UN predicts lower global economic growth for 2022 and 2023
United Nations – The United Nations on Thursday projected lower global economic growth for 2022 and 2023, saying the world faces new waves of COVID-19 infections, persistent labor market challenges, supply chain issues and rising inflationary pressures. has been
The United Nations said that after growing at 5.5% in 2021 – the highest rate of global economic growth in four decades – the world economy is projected to grow by only 4% in 2022 and 3.5% in 2023.
According to the UN World Economic Situation and Prospects 2022 report launched on Thursday, last year’s strong recovery was largely due to consumer spending, some increase in investment and goods that exceeded pre-COVID-19 pandemic levels. was inspired by.
UN Under-Secretary-General for Economic and Social Affairs Liu Genmin pointed to the economic and human toll of the highly permeable omicron version of COVID-19.
Liu said, “Without a coordinated and sustained global approach to contain COVID-19, which includes universal access to vaccines, the pandemic will continue to pose the greatest risk to the inclusive and sustainable recovery of the global economy. “
The report said labor shortages in developed economies are adding to supply chain challenges and inflationary pressures.
It said growth in most developing countries and economies in transition has been generally weak.
While high commodity prices have helped countries dependent on exports of goods, rising food and energy prices have driven rapid inflation, especially after the breakup of the Soviet Union in 1991 and independent states in Latin America. Constituted in the nine-member Commonwealth. and the Caribbean, the United Nations said.

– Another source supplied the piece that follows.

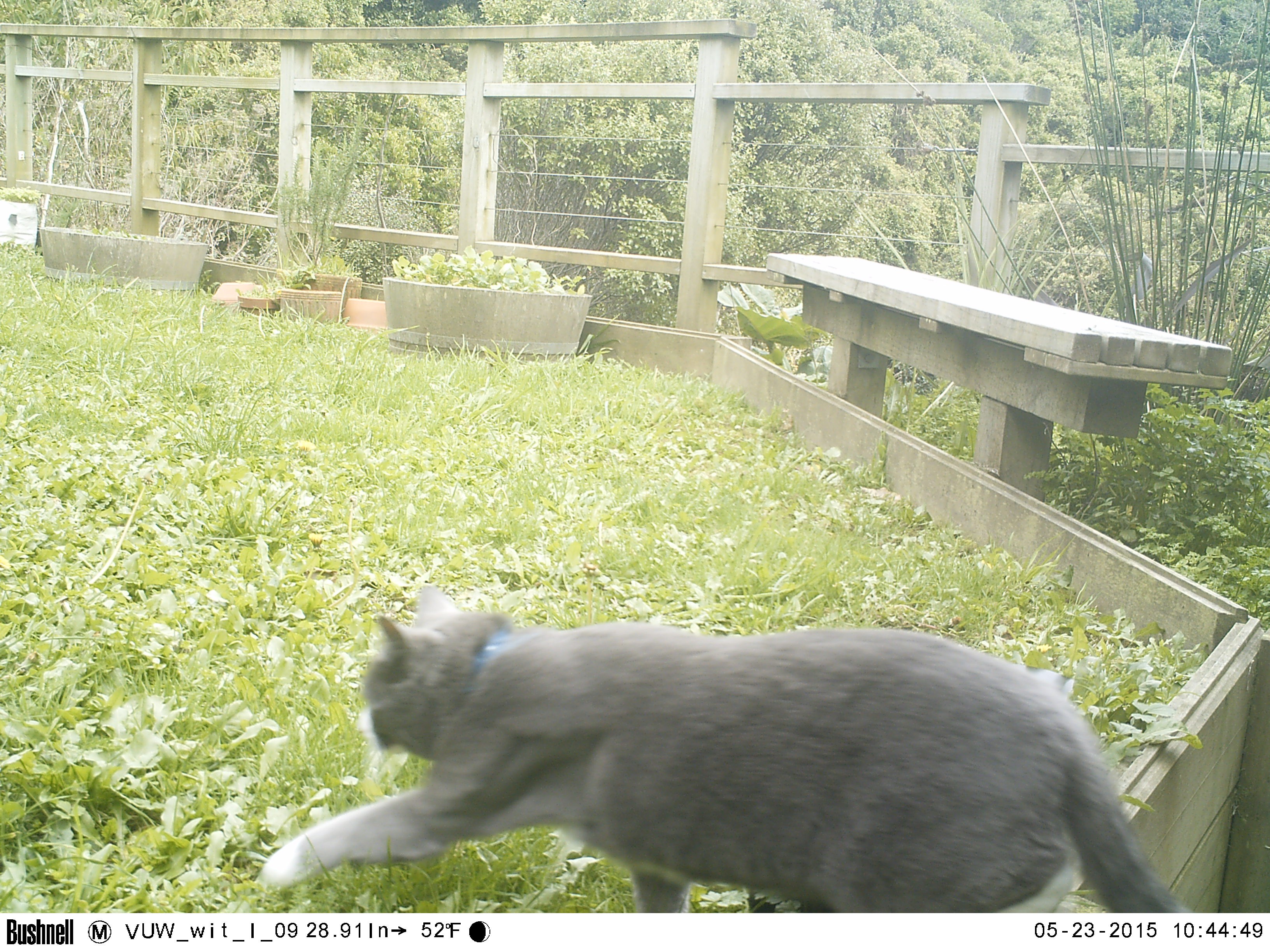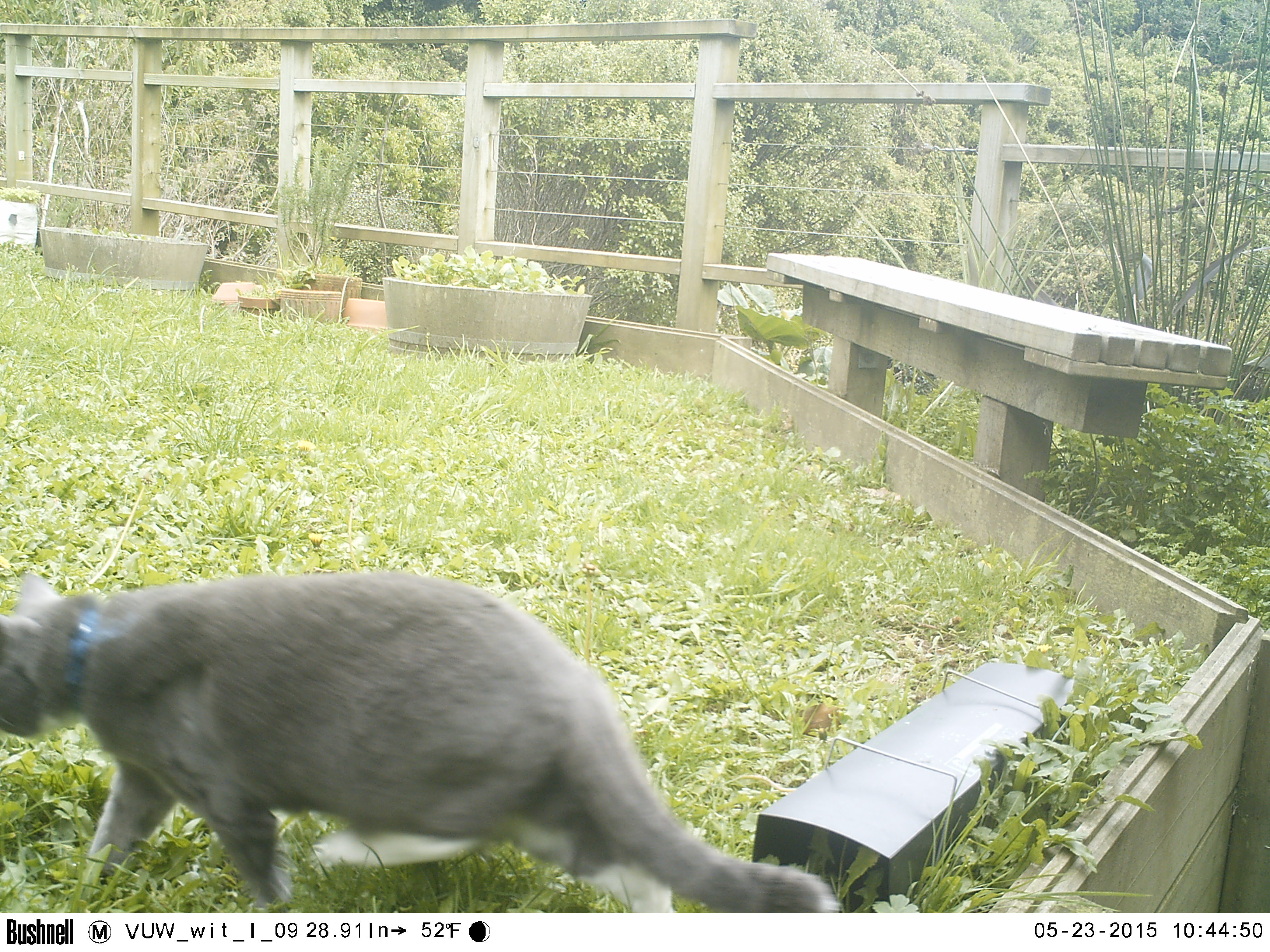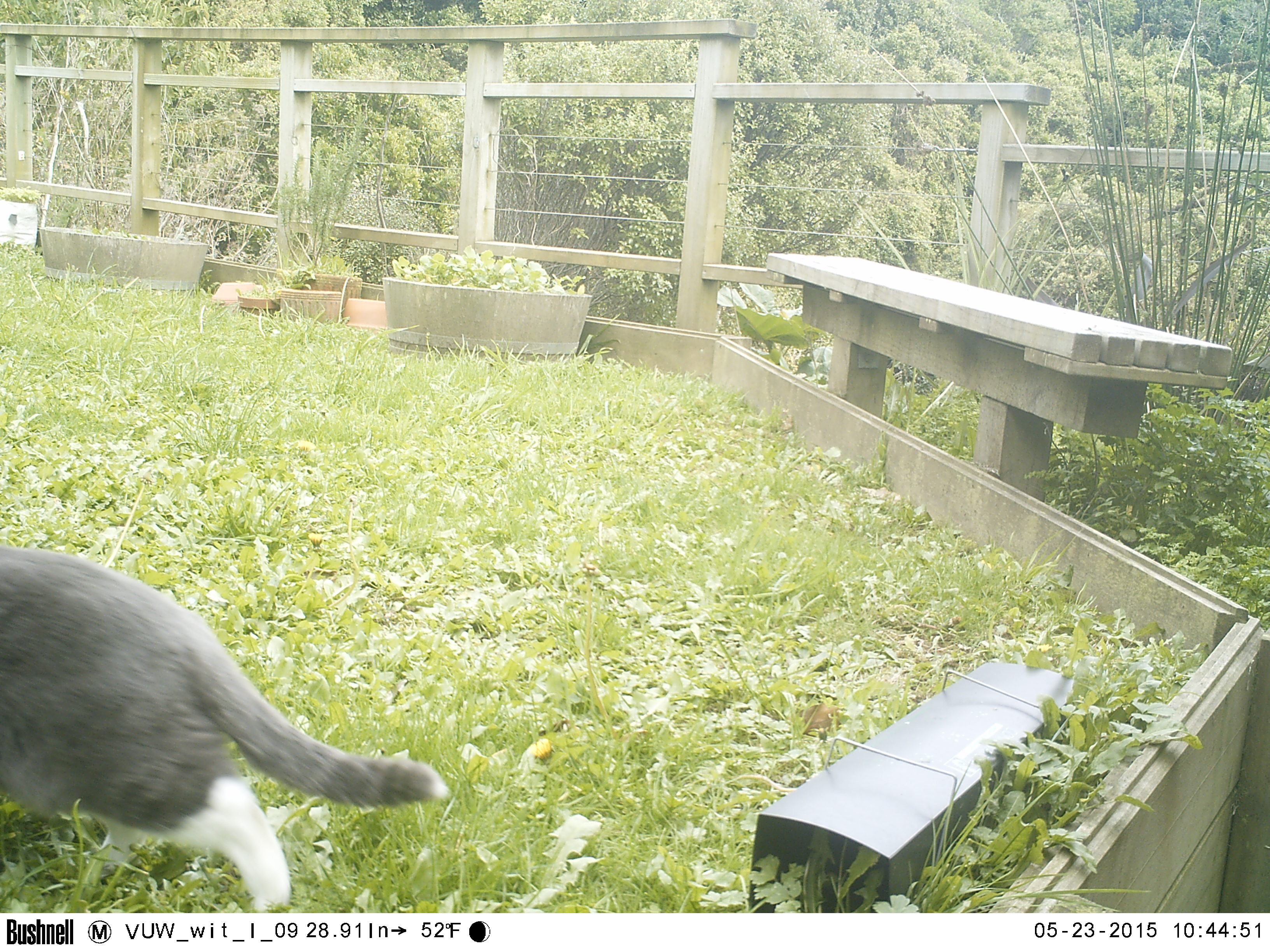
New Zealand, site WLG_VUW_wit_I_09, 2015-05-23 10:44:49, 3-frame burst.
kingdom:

“Recoveries have been particularly slow in economies dependent on tourism, particularly in small island developing states,” it said.

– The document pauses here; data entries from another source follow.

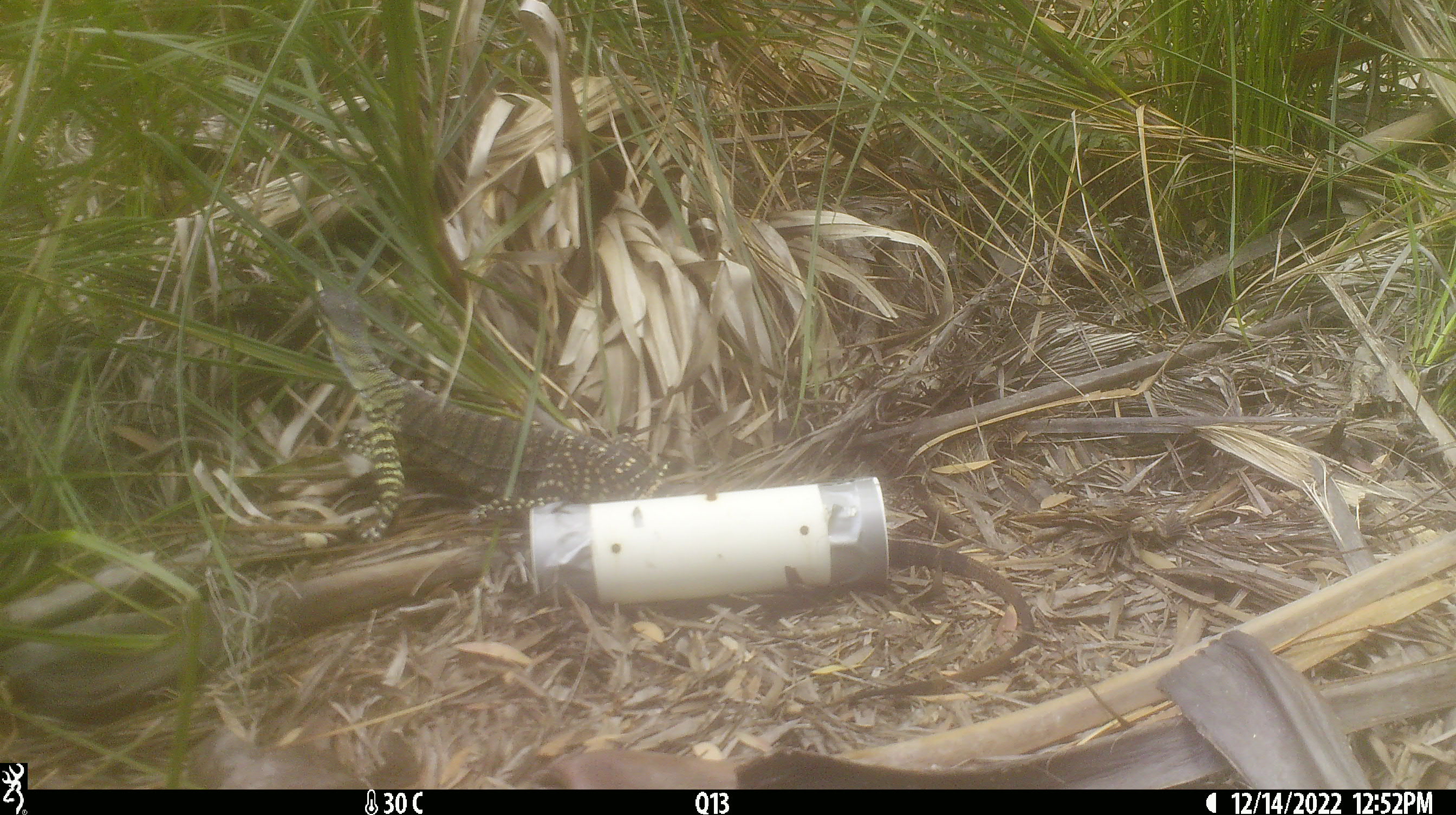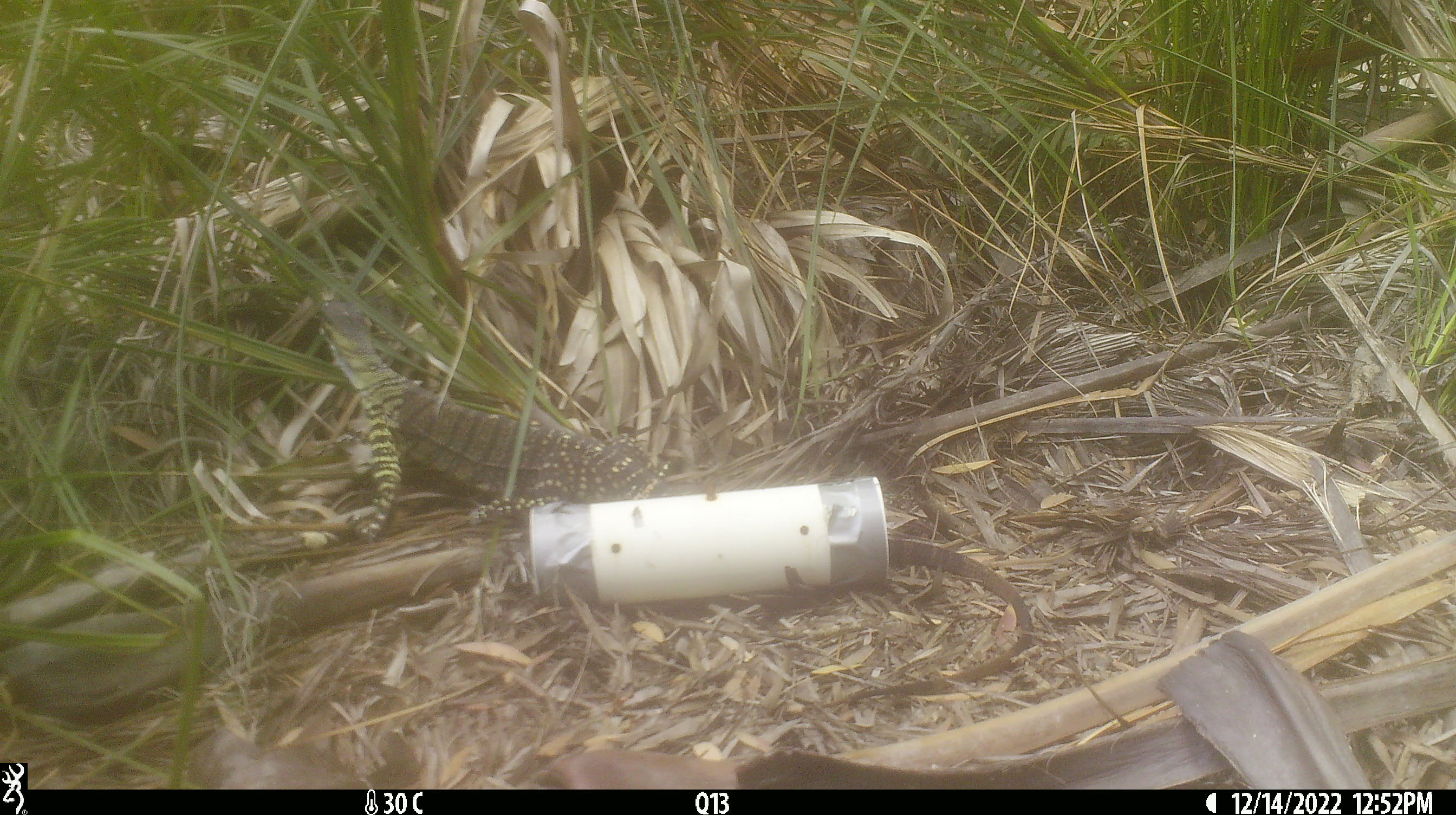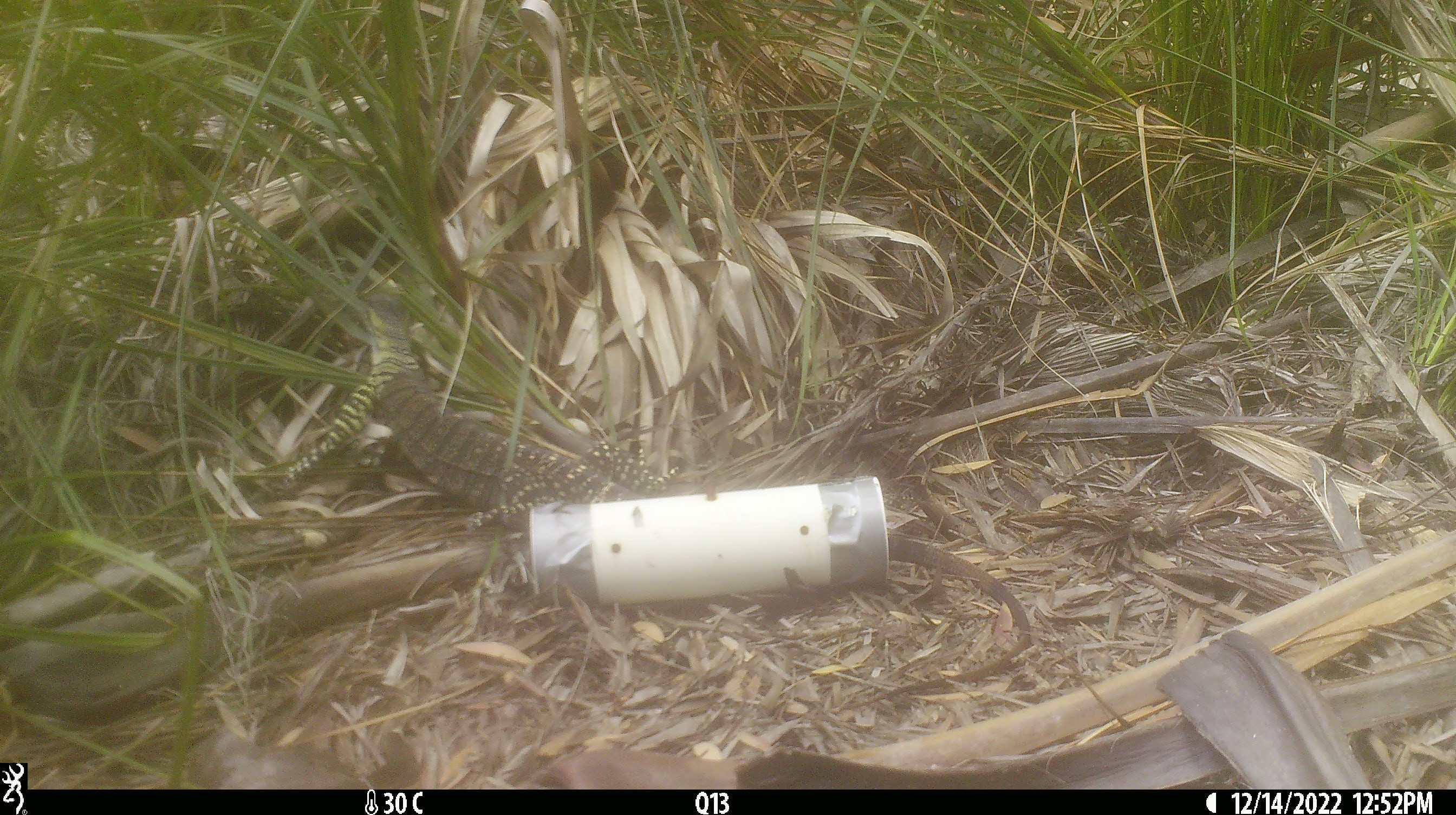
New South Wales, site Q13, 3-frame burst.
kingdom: Animalia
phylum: Chordata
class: Reptilia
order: Squamata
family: Varanidae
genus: Varanus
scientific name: Varanus varius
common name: lace monitor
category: goanna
Goanna (lace monitor) (Varanus varius).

The United Nations forecast is similar to that of the World Bank. Released on Tuesday.
Global financial institutions in 189 countries that provide loans and grants to low- and middle-income countries slashed their forecast for worldwide economic growth to 4.1% this year, up from 4.3% last June went. It attributed the continuing outbreak of COVID-19, lack of government funding and ongoing disruptions to global supply chains.